Westminster will soon be a flurry of activity before the general election - and construction is at the heart of the public policy debate

Tim Byles

With parliament in recess, school is out for summer. After the flurry of excitement over the prime minister’s radical reshuffle in the middle of July, the dog days of August are now upon us. But this period of relative calm will be short-lived. In just five weeks, Westminster will be abuzz again, with new ministerial teams having read their way into new briefs over the summer break, feverishly working out exactly how they can make their mark ahead of the general election next year.

Much of the commentary on the reshuffle has focused on the whys and the wherefores - and of course, the extent of it given the stark contrast with a deliberate strategy of keeping key players in the core ministerial briefs until now.

Less attention has focused on the dawning reality that Matt Hancock, Nicky Morgan, Brandon Lewis et al have only around 35 weeks - or 140 working days once you take out Fridays as “constituency day” - until the dissolution of parliament, expected on 30 March 2015, ahead of the general election on 7 May.
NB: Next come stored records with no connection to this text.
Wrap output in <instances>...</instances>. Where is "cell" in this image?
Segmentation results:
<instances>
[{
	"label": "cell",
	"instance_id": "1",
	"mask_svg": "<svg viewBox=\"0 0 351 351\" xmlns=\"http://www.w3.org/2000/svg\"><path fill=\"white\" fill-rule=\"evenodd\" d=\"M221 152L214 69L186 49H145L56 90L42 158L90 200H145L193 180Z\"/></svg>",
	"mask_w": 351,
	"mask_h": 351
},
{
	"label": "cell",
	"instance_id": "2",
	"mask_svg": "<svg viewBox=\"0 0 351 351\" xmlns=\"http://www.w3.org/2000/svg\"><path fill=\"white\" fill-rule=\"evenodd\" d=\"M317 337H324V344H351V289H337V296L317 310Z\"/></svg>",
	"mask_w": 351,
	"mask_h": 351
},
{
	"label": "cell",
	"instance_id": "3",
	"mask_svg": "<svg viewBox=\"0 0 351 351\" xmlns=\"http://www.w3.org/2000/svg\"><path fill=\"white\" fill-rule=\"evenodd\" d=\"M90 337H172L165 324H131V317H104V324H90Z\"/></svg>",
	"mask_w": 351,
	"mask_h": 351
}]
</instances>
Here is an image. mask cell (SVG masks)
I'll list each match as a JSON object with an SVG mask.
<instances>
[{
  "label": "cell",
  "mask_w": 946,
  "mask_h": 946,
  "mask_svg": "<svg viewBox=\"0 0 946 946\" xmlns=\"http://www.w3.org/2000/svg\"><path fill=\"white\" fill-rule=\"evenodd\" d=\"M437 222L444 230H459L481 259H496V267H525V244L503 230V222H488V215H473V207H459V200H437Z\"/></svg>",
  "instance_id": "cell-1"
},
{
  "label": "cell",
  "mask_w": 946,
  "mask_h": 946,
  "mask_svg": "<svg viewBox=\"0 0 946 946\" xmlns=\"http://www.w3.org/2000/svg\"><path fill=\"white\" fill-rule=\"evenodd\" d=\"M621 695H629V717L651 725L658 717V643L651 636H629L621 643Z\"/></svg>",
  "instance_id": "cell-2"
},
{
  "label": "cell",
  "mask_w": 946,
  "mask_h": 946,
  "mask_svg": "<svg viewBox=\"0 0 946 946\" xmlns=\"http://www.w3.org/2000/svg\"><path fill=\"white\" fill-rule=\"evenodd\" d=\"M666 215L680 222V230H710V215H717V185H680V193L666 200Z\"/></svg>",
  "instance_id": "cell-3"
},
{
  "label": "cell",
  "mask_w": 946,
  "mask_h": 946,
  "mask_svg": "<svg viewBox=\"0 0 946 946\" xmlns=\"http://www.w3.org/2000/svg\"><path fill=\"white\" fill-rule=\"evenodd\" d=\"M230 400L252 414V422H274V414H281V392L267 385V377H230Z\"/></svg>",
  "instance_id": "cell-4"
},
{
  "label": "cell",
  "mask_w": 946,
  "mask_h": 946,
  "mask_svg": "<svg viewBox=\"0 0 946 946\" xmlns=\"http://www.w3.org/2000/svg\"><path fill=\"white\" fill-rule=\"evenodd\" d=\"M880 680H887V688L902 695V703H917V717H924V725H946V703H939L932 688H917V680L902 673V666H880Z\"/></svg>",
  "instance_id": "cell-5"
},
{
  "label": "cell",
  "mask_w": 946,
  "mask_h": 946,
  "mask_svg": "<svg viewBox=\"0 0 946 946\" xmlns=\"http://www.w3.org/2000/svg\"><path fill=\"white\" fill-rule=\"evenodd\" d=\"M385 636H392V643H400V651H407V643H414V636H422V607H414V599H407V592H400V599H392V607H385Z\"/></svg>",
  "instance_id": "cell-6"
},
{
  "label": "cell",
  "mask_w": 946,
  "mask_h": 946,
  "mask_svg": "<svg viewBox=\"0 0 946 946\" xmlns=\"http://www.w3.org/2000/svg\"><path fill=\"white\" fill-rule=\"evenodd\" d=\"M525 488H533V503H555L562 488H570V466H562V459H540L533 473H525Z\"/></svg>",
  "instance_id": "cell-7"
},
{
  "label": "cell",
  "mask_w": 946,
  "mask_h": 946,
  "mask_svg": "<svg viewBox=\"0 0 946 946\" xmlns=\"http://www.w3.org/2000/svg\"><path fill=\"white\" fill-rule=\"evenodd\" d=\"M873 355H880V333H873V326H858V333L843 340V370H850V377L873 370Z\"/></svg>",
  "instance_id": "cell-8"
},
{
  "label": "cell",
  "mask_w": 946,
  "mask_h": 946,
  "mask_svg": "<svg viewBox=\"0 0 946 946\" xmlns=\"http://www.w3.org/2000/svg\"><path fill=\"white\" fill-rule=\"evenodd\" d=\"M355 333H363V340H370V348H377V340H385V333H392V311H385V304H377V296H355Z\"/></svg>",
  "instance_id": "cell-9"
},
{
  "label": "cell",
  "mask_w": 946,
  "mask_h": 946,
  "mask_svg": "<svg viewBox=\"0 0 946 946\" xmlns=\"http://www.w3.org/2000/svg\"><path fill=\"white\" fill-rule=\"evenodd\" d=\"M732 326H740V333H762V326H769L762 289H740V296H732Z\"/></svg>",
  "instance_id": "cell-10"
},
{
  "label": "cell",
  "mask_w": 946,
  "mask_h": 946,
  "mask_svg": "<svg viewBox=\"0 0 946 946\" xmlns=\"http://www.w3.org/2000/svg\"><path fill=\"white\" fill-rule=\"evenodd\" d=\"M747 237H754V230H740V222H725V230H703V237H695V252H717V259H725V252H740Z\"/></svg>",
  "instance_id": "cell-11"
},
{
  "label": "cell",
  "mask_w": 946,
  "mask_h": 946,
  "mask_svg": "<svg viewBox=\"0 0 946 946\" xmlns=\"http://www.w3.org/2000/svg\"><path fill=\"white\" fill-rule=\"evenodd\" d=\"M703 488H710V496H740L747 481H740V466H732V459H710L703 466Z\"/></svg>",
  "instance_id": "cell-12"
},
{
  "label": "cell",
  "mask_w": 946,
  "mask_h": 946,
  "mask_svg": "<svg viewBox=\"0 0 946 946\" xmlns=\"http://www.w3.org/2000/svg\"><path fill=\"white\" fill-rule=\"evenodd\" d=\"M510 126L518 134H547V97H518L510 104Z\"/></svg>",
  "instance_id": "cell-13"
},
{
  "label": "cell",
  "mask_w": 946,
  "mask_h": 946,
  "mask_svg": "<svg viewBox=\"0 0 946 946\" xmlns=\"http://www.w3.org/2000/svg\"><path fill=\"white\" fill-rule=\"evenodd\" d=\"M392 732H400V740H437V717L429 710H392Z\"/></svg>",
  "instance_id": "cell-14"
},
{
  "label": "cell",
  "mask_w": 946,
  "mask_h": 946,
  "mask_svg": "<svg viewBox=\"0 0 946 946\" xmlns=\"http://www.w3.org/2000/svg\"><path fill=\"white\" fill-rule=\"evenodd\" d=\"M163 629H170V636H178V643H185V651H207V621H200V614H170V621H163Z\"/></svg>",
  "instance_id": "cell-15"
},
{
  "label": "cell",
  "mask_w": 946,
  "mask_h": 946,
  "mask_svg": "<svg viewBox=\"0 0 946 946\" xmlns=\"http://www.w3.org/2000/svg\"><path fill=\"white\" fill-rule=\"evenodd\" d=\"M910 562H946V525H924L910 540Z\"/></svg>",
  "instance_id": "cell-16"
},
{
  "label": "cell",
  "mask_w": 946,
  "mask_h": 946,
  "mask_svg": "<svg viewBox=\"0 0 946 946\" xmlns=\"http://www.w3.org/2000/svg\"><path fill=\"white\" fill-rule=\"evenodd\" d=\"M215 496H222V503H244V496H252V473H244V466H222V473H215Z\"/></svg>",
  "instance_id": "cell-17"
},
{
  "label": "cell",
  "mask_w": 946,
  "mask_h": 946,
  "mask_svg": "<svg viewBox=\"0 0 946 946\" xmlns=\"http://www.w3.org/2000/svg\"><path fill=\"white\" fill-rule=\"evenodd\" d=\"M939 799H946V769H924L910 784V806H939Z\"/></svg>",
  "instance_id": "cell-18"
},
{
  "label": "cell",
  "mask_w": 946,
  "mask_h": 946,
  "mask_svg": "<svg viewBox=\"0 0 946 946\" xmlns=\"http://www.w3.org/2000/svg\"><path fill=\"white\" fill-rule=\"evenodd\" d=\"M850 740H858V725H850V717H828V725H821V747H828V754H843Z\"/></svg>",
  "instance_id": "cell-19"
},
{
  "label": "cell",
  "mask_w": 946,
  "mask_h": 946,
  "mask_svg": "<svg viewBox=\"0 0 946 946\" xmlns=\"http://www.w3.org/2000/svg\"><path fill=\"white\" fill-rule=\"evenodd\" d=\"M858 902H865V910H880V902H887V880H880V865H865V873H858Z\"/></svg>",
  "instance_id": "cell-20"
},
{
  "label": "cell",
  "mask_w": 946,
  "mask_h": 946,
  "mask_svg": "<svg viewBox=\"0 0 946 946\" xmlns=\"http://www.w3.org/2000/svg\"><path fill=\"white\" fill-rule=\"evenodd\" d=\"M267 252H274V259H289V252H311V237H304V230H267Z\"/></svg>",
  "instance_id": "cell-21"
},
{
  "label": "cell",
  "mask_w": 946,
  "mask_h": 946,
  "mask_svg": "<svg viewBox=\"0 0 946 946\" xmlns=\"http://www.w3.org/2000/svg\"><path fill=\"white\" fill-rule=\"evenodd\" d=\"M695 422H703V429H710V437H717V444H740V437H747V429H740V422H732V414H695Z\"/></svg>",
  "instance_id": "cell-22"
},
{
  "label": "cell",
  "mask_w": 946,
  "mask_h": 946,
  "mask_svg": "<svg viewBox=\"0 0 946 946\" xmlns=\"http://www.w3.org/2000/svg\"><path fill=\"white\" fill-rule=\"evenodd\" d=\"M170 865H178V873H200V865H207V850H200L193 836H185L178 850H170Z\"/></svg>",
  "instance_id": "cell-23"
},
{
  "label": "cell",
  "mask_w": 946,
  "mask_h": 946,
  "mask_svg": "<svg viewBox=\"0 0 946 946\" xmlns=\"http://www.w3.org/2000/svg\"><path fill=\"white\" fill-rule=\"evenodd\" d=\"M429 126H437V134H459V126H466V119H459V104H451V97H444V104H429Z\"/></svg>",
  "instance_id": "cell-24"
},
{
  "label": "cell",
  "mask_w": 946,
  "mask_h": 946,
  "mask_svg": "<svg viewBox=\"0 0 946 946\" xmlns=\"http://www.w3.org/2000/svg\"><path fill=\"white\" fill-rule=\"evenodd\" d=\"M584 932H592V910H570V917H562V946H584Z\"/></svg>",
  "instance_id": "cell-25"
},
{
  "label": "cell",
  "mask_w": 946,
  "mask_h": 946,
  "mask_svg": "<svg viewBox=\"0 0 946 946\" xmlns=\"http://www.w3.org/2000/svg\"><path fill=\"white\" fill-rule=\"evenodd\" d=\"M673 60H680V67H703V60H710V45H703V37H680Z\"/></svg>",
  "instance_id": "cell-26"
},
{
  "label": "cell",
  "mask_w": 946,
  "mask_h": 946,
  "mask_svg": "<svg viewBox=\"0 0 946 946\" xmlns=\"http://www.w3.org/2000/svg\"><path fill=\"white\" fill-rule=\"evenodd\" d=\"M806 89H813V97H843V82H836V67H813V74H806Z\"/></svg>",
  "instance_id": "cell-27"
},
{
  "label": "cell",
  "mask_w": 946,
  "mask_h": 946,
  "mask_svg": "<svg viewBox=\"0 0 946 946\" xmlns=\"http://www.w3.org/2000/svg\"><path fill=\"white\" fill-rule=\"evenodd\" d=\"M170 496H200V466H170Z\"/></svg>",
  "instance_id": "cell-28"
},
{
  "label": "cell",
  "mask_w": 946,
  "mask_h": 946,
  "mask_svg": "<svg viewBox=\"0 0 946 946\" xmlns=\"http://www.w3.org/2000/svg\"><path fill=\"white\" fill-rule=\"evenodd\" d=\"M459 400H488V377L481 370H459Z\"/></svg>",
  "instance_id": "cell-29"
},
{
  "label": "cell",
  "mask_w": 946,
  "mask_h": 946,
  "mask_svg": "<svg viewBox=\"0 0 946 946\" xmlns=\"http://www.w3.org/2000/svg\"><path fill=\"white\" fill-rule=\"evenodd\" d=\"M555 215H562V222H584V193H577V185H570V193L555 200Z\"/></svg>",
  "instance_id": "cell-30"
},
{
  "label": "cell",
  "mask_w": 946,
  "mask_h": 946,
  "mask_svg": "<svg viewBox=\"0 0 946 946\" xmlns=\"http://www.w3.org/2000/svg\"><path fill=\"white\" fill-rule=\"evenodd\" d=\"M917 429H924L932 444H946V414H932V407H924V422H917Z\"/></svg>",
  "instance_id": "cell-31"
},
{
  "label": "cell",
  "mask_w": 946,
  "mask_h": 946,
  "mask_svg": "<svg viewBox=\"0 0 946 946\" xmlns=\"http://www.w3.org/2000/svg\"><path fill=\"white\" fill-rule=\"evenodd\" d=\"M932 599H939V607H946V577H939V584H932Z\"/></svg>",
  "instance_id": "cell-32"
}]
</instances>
When most terms in political office - or indeed business appointments - focus on “the first 100 days” strategy, time is not a luxury afforded to any of the new postholders.

For political anoraks, the coming nine months will be manna from heaven. September will be full of referendum commentary, followed in quick succession by party conference season in October. Fast-forward to January and straight into the unveiling of the party manifestos to great fanfare and spectacle - each party competing on how many bright-eyed and bushy-tailed young supporters they can squeeze into camera shot, to show they are the party of tomorrow.

But does any of this matter for construction? Do people actually read manifestos? And will the next nine months bear anything meaningful for our sector? Or is it all just political sound and fury signifying not very much?

So what does all this tell us? In short, that regardless of politics, significant public policy challenges remain and the construction sector in its entirety is key to unlocking the answers to address these

Does it matter? Actually, yes. There is no other sector that is so centre stage to the main areas of public policy debate: housing, healthcare and the ageing population, and education. Not to mention employment and the construction sector’s ability to mobilise at pace and create both jobs and economic value more generally.

On housing, we see Labour starting to limber up with some initial thoughts on how to engage small homebuilders. Seemingly mirroring the government’s Help to Buy scheme, Labour’s Help to Build initiative attacks the shortage of housing from the supply side by underwriting bank loans for smaller housebuilders.

This scheme, part of the Lyons Review to provide a blueprint to deliver 200,000 new homes by 2020, would be welcome news indeed. The number of new homes being built by smaller housebuilders in developments of less than 500 units has plummeted over the past two decades - from 66% in the late 1980s, to well under half that today.

By addressing the access to funding for smaller firms, this simple move would in one stroke open up the market, radically improving supply and reinvigorating the small building sector.

This type of proposal would also help address some of the challenges we see in the burgeoning adult social care sector, again allowing smaller firms to help address the growing housing needs of an ageing population.

Turning to schools, much has been said about Michael Gove’s move to 12 Downing Street and the installation of his replacement, Nicky Morgan, in Sanctuary Buildings. Suffice it to say that regardless of personalities, one burning issue that remains for the new secretary of state - and indeed which will continue to be top of the pile for whoever is secretary of state on 8 May next year - is the chronic problem of school places.

Latest data from London Councils tells us that in London alone, 133,000 new places will be needed by 2017. This is up from last year’s estimates of 116,000 in the same time frame. And that’s just London. Nationally, the Department for Education tells us that currently 7.1 million children are enrolled at primary and secondary schools. By 2023, this number will have broken through the 8 million barrier. This problem is not going to go away, and so ways in which to deliver places at pace and at low cost will continue to occupy minds in both public and private sectors.

As well as traditional models of building new schools, more creative solutions are needed. Local authorities need to harness their asset base and consider where schools could be integrated in existing communities, but also within new developments too. There are still far too many publicly owned buildings lying empty that could be put to better use - including, but not limited to, educational use.

So what does all this tell us? In short, that regardless of the politics, significant public policy challenges remain and the construction sector in its entirety is key to unlocking the answers to address these - from the major FTSE players all the way through to the specialist, niche firms. And government - of whatever colour - must do whatever it takes to remove any barriers to entry. Anything less constrains supply while demand will only continue to grow - be that housing, adult social care or education.